The Schrödinger and Heisenberg pictures therefore respectively
correspond to active and passive transformations by $$\hat{U}(t)$$
in [Hilbert space](/know/concept/hilbert-space/).
The two formulations are entirely equivalent,
and can be derived from one another,
as we will show shortly.

In the Heisenberg picture, the states are constant,
so the time-dependent Schrödinger equation is not directly useful.
Instead, we use it derive a new equation for $$\hat{L}_H(t)$$,
with the key being that $$\hat{U}(t)$$ itself
satisfies the Schrödinger equation by definition:

$$\begin{aligned}
    \dv{}{t} \hat{U}(t)
    = - \frac{i}{\hbar} \hat{H}_S(t) \: \hat{U}(t)
\end{aligned}$$

Where $$\hat{H}_S(t)$$ may depend on time.

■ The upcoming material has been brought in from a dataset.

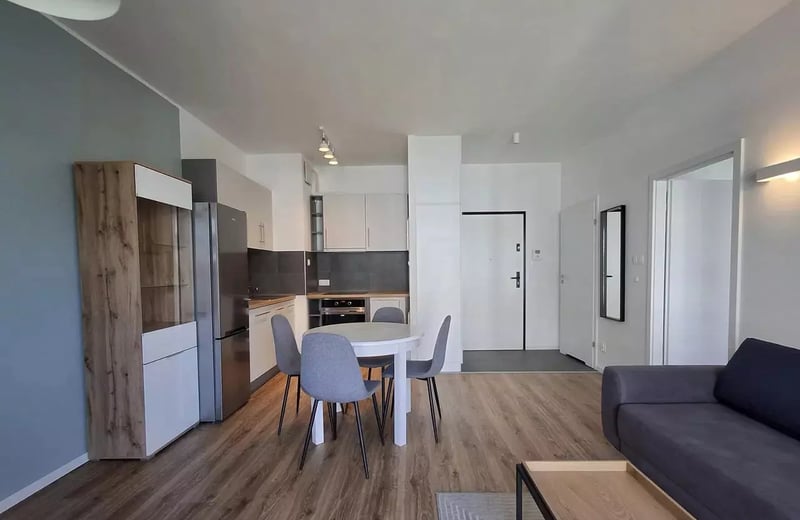 Long-term rental of a 2-room apartment, 44 m², in Stare Miasto district, Kraków, Poland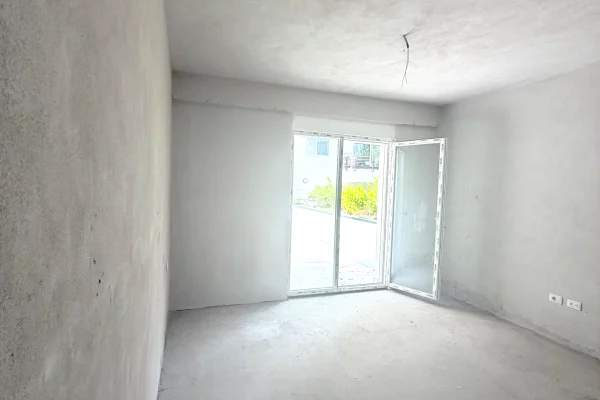 Apartment for sale in Tirana 2+1, Emty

We differentiate the definition of
$$\hat{L}_H(t)$$ and insert the other side of the Schrödinger equation when necessary:

$$\begin{aligned}
    \dv{\hat{L}_H}{t}
    &= \dv{\hat{U}^\dagger}{t} \hat{L}_S \hat{U}
    + \hat{U}^\dagger \hat{L}_S \dv{\hat{U}}{t}
    + \hat{U}^\dagger \dv{\hat{L}_S}{t} \hat{U}
    \\
    &= \frac{i}{\hbar} \hat{U}^\dagger \hat{H}_S (\hat{U} \hat{U}^\dagger) \hat{L}_S \hat{U}
    - \frac{i}{\hbar} \hat{U}^\dagger \hat{L}_S (\hat{U} \hat{U}^\dagger) \hat{H}_S \hat{U}
    + \bigg( \dv{\hat{L}_S}{t} \bigg)_H
    \\
    &= \frac{i}{\hbar} \hat{H}_H \hat{L}_H
    - \frac{i}{\hbar} \hat{L}_H \hat{H}_H
    + \bigg( \dv{\hat{L}_S}{t} \bigg)_H
\end{aligned}$$

We thus get the following equation of motion for operators in the Heisenberg picture:

$$\begin{aligned}
    \boxed{
        \dv{}{t}\hat{L}_H(t)
        = \frac{i}{\hbar} \comm{\hat{H}_H(t)}{\hat{L}_H(t)} + \bigg( \dv{}{t}\hat{L}_S(t) \bigg)_H
    }
\end{aligned}$$

This result is arguably more intuitive than the Schrödinger picture,
because it allows us to think about observables (i.e. operators) in a more classical way.
For example, inserting the position $$\hat{X}$$
and momentum $$\hat{P} = - i \hbar \: \idv{}{\hat{X}}$$
gives the following Newton-style relations:

$$\begin{aligned}
    \dv{\hat{X}}{t}
    &= \frac{i}{\hbar} \comm{\hat{H}}{\hat{X}}
    = \frac{\hat{P}}{m}
    \\
    \dv{\hat{P}}{t}
    &= \frac{i}{\hbar} \comm{\hat{H}}{\hat{P}}
    = - \dv{V(\hat{X})}{\hat{X}}
\end{aligned}$$

Where the commutators have been treated as known.
These equations would not be valid in the Schrödinger picture,
unless we took their expectation value
to get [Ehrenfest's theorem](/know/concept/ehrenfests-theorem/).